Use your own domain with CNAME

To use your own domain as CNAME pointing to AWS IoT endpoints, you can use Route 53 health checks for failover or implement a failover logic on your devices.

Route 53 health checks

Health checks are initiated from several AWS Regions, but they cannot determine if your devices are able to reach AWS IoT endpoints. There might be cases where your devices are not able to reach a Region, but health checks can. 

Failover logic on devices

You can configure both endpoints for the primary and secondary Region on your devices. If a device cannot reach the primary Region, it can switch to the secondary Region. This device perspective approach always looks for your IoT endpoints.

Failback

Devices using a permanent MQTT-based connection must implement a failback strategy. Without failback strategy, they will stay connected to the failover Region even when the primary Region is already up again. If your devices detect when they are connected to a secondary Region, they can test in regular intervals if the primary Region is reachable again and fail back.

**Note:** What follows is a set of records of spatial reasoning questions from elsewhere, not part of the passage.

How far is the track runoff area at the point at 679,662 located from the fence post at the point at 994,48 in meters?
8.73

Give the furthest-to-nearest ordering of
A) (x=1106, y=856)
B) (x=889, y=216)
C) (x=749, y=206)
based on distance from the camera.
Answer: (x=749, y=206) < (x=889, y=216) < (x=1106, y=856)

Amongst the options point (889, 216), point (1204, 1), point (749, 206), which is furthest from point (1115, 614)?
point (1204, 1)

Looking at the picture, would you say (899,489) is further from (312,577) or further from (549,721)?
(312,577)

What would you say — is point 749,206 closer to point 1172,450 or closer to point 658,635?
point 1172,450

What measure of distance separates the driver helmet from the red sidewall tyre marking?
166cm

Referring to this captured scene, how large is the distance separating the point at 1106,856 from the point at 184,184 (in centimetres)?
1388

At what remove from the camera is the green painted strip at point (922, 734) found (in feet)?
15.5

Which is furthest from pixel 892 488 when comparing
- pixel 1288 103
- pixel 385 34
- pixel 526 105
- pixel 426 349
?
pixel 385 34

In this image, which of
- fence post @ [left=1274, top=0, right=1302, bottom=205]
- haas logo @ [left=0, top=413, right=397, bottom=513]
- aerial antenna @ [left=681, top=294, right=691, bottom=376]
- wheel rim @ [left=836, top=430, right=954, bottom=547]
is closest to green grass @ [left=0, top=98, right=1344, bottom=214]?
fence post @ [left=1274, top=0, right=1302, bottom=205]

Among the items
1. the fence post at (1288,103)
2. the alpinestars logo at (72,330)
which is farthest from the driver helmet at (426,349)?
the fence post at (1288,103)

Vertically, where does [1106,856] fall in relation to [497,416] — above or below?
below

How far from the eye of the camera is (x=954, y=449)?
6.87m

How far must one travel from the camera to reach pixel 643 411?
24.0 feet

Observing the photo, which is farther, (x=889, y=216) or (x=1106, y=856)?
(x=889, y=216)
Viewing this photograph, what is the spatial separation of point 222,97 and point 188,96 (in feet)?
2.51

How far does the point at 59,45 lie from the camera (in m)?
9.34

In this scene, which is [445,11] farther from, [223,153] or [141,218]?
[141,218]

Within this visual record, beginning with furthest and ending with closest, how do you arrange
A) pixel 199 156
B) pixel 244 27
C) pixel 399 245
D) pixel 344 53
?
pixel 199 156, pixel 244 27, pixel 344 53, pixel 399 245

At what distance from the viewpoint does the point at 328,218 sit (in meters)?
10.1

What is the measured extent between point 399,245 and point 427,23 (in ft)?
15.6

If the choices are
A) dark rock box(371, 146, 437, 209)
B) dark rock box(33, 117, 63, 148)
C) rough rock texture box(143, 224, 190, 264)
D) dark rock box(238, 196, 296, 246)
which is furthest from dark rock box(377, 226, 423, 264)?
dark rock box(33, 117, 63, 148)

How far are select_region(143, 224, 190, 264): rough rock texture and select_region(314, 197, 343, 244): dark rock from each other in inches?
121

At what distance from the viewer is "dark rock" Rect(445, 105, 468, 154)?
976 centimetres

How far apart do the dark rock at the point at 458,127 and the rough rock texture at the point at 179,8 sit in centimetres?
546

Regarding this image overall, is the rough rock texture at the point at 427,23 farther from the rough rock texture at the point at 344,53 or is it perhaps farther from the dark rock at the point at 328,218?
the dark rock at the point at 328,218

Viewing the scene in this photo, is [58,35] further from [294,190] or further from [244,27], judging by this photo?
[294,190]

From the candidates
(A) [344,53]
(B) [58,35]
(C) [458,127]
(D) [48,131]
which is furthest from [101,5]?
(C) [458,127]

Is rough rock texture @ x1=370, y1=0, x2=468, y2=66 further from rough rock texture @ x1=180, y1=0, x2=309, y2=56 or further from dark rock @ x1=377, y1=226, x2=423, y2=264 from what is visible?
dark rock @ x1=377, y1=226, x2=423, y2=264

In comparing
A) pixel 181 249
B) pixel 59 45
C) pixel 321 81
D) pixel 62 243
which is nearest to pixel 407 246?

The sample iot-dr-pubsub.py implements a strategy to failover as soon as an endpoint change has been detected. If you use any mechanism on your devices to determine to which Region a device is connected, you can build your reconnection strategy upon such a mechanism. For more information, refer to Testing tools.

Customizing this solution

This solution is mainly built on AWS IoT registry events to capture and replicate IoT thing, thing-group, or thing-type related settings. It does not cover certificates attached to IoT thing groups or nested thing groups or jobs. Also, by using registry events, it is not possible to track changes at device certificates or IoT policies.

To capture certificate and policy changes, use Amazon EventBridge to replicate them.

Replicating jobs requires some more investigations to determine if and how they can be replicated and handled in case of failover.

Regional deployments

This solution uses AWS IoT Core and Amazon DynamoDB. Both services must be available in the Regions where you deploy the solution. The CloudFormation template allows you to choose only Regions where these services are available.

If your AWS IoT environment also uses other services, you need to select an AWS Region where all of your services are available. For the most current availability by Region, refer to the AWS Service Region Table.